# Requirements
Pick up the essay titled "Reaching in, to reach out," about Christians serving fellow believers, and continue it after its final sentence.

----- Document passage -----

Reaching in, to reach out

WHEN I WAS A YOUNG BOY the neighbor girl asked for my help to wash her car. She was just a few years older than myself, and being the kind, generous person that I am, I quickly left my chores of weeding the flower beds and charitably assisted this helpless neighbor. Upon my return, some few hours later, my father pulled me aside and said, “Son, I appreciate that you want to help your neighbor do her chores, but you need to make sure your chores are done first.”

I’ve saved this lesson in my heart for all these years, uncertain how to apply it to my life beyond the immediate application of leaving all to help the cute neighbor. That is, until now. I’ve been emphasizing so much about outreach lately, that I thought it was time to pause a bit and make sure our home chores are done. A brother in Christ, Bryan Gibson, calls these home chores of which I’m referring as “INreach.”

There’s no such word as “INreach”, but the idea of it is very clear in the Bible. We’re talking about the efforts of Christians, both collectively and individually, those who are “inside” (1 Corinthians 5:12), “Of the household of faith” (Galatians 6:10), “our people” (Titus 3:14) – in other words, Fellow-Christians, or fellow saints, to encourage and to edify the body of Christ.

Looking at the letters from Paul to the evangelists, Timothy & Titus, it becomes obvious how much emphasis is given to “INreach”. Paul instructed the two evangelists to “set in order the things that are lacking?” (Tit 1:5) – to appoint qualified men to serve as elders and deacons (Titus 1:5-9; 1 Timothy 3:1-13); to keep the church pure from false doctrine (1 Timothy 1:3-11; 2 Timothy 2:14-18; Titus 1:10-14); to instruct brethren how to “live soberly, righteously, and godly in the present age” (Titus 2:12); etc. If we fail to do our own chores of “INreach” for very long, then we’re certain to have problems creep into our homes and lead some away with divers lusts (2Timothy 3:6). Yet, if we give it proper attention, then the weeds will be plucked away allowing the fruit to grow, including a people better prepared to reach OUT.

If we continue to study our Bibles, it will be difficult to miss what it says about our individual responsibilities to “one another.” We’re commanded to…Love one another (1 John 3:11, 23; 4:7, 11-12); be hospitable to another (1 Peter 4:9); admonish one another (Romans 15:14); weep and rejoice with one another (Romans 12:15); restore one another (Galatians 6: 1); comfort one another (1 Thessalonians 4:18); etc. As we continue to be an evangelistic church, remember to REACH IN, for your brethren need you and you need them. “As we have opportunity, let us do go to all, especially to those who are of the household of faith” (Galatians 6:10).

Look at these commendations to the early church: “God is not unjust to forget your work and labor of love which you have shown toward His name, in that you have ministered to the saints, and do minister” (Hebrews 6:10). “The household of Stephanas… they have devoted themselves to the ministry of the saints” (1 Corinthians 16:15). Brethren in Thessalonica received strong commendation for “brotherly love,” but were then urged to “increase more and more” (1 Thessalonians 4:9). Serving the needs of the saints takes up a lot of time. How can we “increase more and more?”

----- Stored rows -----

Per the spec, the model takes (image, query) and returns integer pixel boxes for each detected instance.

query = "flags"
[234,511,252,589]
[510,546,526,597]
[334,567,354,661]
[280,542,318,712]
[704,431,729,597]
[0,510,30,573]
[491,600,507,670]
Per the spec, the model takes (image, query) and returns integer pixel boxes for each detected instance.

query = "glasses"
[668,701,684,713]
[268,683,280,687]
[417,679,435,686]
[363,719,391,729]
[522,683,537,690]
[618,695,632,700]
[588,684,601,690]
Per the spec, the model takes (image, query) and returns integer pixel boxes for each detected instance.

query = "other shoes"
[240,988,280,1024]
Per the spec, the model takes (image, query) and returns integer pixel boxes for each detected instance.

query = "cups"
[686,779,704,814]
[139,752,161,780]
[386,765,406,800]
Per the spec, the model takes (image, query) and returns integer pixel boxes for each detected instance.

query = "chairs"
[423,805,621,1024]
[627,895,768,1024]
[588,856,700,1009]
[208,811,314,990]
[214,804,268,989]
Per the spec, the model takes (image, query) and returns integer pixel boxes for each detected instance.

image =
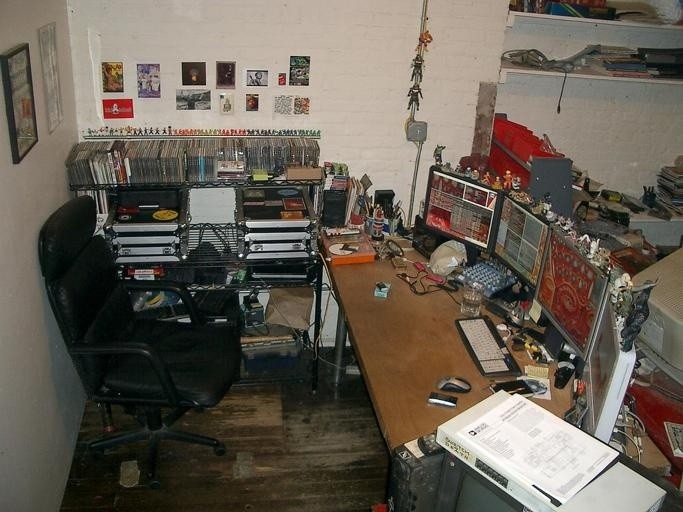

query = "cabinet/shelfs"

-----
----- Stored rows -----

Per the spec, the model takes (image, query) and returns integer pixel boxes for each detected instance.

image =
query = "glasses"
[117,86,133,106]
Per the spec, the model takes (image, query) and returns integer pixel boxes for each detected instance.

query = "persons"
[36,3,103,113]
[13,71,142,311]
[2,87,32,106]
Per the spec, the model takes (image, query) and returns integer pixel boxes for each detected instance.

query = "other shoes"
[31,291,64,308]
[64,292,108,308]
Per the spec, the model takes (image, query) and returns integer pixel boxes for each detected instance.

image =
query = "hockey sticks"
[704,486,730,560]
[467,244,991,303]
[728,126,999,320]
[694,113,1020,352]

-----
----- Stored rows -----

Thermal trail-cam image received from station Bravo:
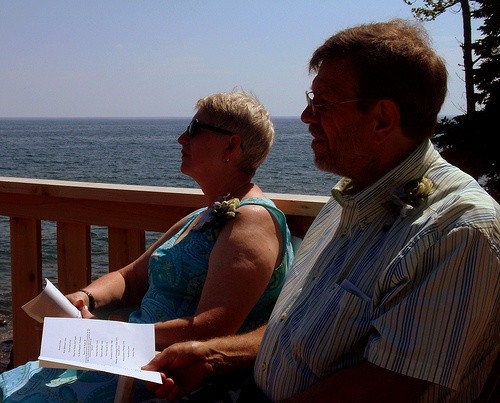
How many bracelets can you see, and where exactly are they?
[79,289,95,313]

-----

# Output
Jesus rebuked the Pharisees for overlooking the weightier matters of “judgment, mercy, and faith,” commanding them to do these, without leaving “the other undone” (Matthew 23:23). Putting these lessons together, we Saints need to strive to do ALL of the work of the Lord, balancing our duty to outreach to seek and to save the lost, with our “INreach” in teaching and strengthening our brethren. A spiritually strong, and loving church leads to a strong and loving outreach (John 13:35). The teaching of the New Testament clearly states this principle; “And he gave some, apostles; and some, prophets; and some, evangelists; and some, pastors and teachers; For the perfecting of the saints, for the work of the ministry, for the edifying of the body of Christ:” (Ephesians 4:11-12), showing us that a balanced church is “thoroughly equipped for every good work” (2Timothy 3:16-17).

It can be easy for us to criticize others in the church for their lack of outreach. We ought to remember that some of these are also doing the work of the Lord in their “INreach”. For a period of time, my baby doll and I were dedicated to bringing up our boys “in the nurture and admonition of the Lord” (Ephesians 6:4). This is a vital duty of parents, lest we lose the next generation of Christians from among our own families.

A final word, it is easy to turn “INreach” into selfishness, looking ONLY at your own personal needs. Yes, we have a duty to care for one another, but that duty doesn’t begin AFTER your needs are met. If I’ve learned anything it is this, when I’ve sought to “bear one another’s burdens,” that my burdens were also lifted (Galatians 6:2). Job had all restored to him AFTER he had prayed for his friends (Job 42:10).

If Christ is living in us (Galatians 2:20), we shall become a growing church. Growing in grace and knowledge of the Lord Jesus Christ (2Peter 3:18) AND growing in size from those that are outside as we preach the saving gospel of Jesus Christ (Matthew 28:18-20).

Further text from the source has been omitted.